Gefjon returned to the court of Gylfi with her monstrous team. The king, seeing the massive oxen, felt a pang of apprehension, but he was a king of his word and could not retract his offer. As the sun began to dip toward the horizon, marking the start of the allotted day and night, Gefjon set the plow. This was no ordinary wooden implement; it was a tool forged with the strength to cut through the deep crust of the world. She yoked her four sons to the beam and stood behind them, her hands steady on the handles. With a cry that echoed like thunder across the Swedish plains, she urged the team forward. The oxen put their shoulders into the yoke, and the earth began to groan.

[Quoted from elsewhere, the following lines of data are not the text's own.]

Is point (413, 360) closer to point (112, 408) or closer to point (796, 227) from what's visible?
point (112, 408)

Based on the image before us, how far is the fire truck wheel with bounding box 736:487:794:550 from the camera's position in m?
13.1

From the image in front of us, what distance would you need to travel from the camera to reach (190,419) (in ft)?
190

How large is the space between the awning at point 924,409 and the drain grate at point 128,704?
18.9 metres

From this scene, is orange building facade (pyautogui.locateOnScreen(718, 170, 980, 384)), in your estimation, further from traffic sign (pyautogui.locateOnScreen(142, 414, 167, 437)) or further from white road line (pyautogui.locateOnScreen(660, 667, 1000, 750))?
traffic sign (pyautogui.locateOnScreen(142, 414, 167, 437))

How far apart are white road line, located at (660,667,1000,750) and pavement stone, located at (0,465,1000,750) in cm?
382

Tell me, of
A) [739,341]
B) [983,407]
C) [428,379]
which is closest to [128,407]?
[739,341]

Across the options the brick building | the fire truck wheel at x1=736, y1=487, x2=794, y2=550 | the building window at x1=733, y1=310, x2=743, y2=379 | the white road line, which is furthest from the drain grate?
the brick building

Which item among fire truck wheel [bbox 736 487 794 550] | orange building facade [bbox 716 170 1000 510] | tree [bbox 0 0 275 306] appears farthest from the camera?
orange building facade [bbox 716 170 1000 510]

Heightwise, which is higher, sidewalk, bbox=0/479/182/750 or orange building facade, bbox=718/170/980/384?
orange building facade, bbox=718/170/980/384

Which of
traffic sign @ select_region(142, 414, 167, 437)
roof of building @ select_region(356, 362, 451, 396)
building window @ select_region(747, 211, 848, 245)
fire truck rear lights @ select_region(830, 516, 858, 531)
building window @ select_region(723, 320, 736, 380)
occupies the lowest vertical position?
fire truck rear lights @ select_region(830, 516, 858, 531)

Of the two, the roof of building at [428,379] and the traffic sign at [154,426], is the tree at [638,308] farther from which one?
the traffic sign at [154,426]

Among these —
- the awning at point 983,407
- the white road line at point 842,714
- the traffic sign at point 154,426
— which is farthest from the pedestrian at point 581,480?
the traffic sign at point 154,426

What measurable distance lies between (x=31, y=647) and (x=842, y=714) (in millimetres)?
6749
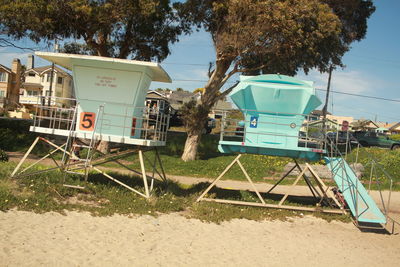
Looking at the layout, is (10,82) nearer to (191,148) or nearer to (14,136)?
(14,136)

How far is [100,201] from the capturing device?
1008 cm

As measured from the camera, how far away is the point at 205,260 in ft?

It was not merely the topsoil that the plow turned; it was the very bedrock of the Swedish interior. The sound was a deafening roar of grinding granite and tearing roots, a sound so loud it woke the birds in far-off Finland and sent the wolves of the deep woods scurrying for cover.

Throughout the night, Gefjon drove her sons with relentless energy. They plowed with such ferocity that the earth behind them did not simply turn over—it was severed. They cut a deep, wide swathe across the land, moving toward the western sea. The power of the oxen was so great that they began to pull the entire mass of the earth they had encircled away from the mainland. King Gylfi watched from his high towers, his jaw dropping in disbelief as he saw a significant portion of his realm being literally dragged toward the ocean. The oxen’s hooves dug deep into the clay and stone, leaving behind a massive, jagged hole in the center of the Swedish landscape. Gefjon did not stop to rest; she knew the value of the king’s promise and intended to maximize the gift. By the time the first rays of the morning sun began to light the sky, the oxen had reached the coast. They did not stop at the water’s edge. They waded into the deep, dragging the massive island-sized piece of land behind them through the waves of the Baltic Sea.

Gefjon directed the oxen to a spot in the sound between what is now Sweden and the peninsula of Jutland. With one final, Herculean effort, the oxen settled the land into the sea, where it took root and became the island of Zealand. This new land was fertile and rich, and Gefjon established it as her own domain, eventually marrying the king Skjöldr and founding a line of Danish kings. Meanwhile, back in Sweden, the king was left to contemplate the enormous void Gefjon had left behind. The great pit, carved out by the plow and the sheer force of the giant-oxen, quickly filled with water from the surrounding springs and rivers. This vast body of water became Lake Mälaren, though some storytellers in the centuries that followed claimed it was the even larger Lake Vänern, noting that the geographical contours of the lake and the island of Zealand matched each other with suspicious precision. The jagged bays of the lake were said to correspond exactly to the capes and headlands of the new island.